___ Data for this exercise ___
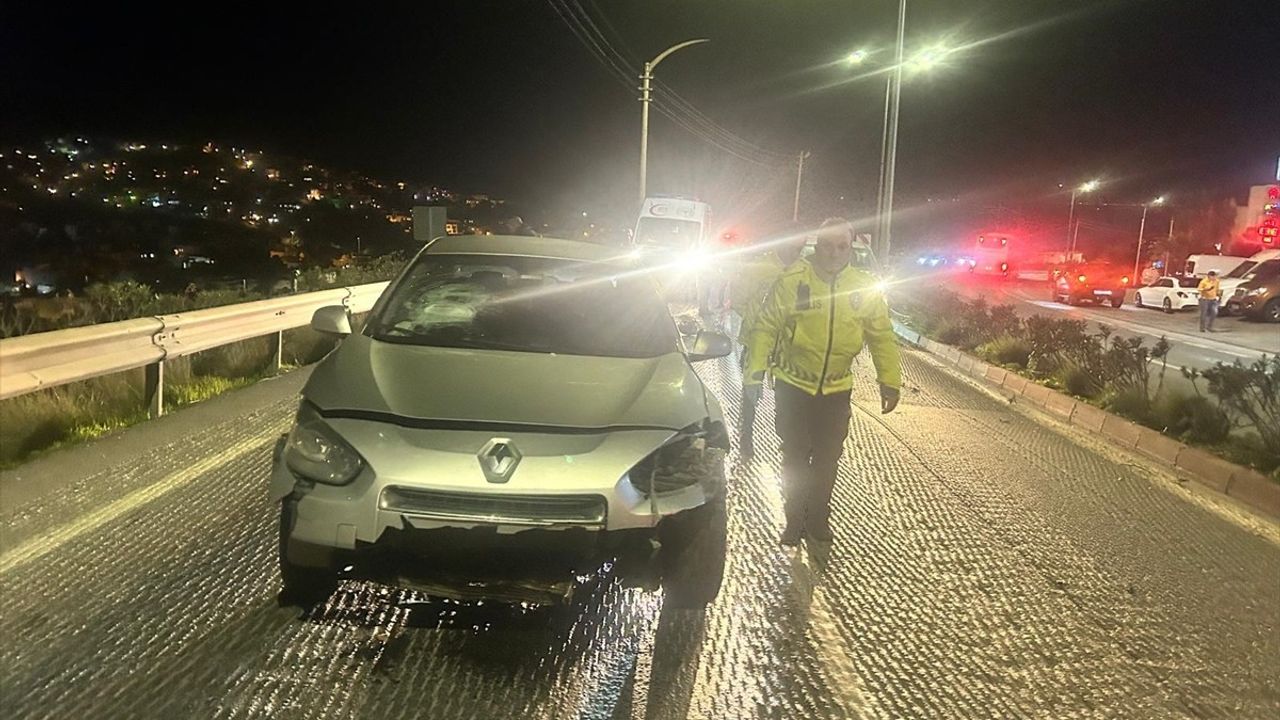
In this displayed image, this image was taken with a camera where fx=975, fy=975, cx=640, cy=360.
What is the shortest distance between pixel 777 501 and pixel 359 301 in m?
7.84

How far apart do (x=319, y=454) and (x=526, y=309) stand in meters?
1.98

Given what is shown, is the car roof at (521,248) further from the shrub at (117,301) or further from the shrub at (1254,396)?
the shrub at (1254,396)

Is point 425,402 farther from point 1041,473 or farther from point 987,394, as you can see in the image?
point 987,394

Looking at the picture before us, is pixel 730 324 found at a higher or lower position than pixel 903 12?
lower

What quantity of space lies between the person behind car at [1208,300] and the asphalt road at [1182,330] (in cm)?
29

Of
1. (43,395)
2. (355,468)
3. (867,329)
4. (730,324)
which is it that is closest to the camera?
(355,468)

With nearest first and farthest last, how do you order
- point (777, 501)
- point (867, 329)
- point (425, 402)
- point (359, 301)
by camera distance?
point (425, 402) < point (867, 329) < point (777, 501) < point (359, 301)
___
What you are asked to do: Your task is to copy the entries in full and exactly, without any images.

Solution below:
In this displayed image, this image was taken with a camera where fx=975, fy=975, cx=640, cy=360.
What is the shortest distance between pixel 777 501 and pixel 359 301 in m?
7.84

How far apart do (x=319, y=454) and (x=526, y=309) stand in meters?
1.98

Given what is shown, is the car roof at (521,248) further from the shrub at (117,301) or further from the shrub at (1254,396)?
the shrub at (1254,396)

Is point 425,402 farther from point 1041,473 or farther from point 987,394, as you can see in the image?
point 987,394

Looking at the picture before us, is pixel 730 324 found at a higher or lower position than pixel 903 12?
lower

What quantity of space lies between the person behind car at [1208,300] and the asphalt road at [1182,330] (in cm)?
29

Of
1. (43,395)
2. (355,468)
3. (867,329)
4. (730,324)
which is it that is closest to the camera?
(355,468)

With nearest first and farthest last, how do you order
- point (777, 501)
- point (867, 329)
- point (425, 402)
- point (359, 301)
by camera distance?
point (425, 402) < point (867, 329) < point (777, 501) < point (359, 301)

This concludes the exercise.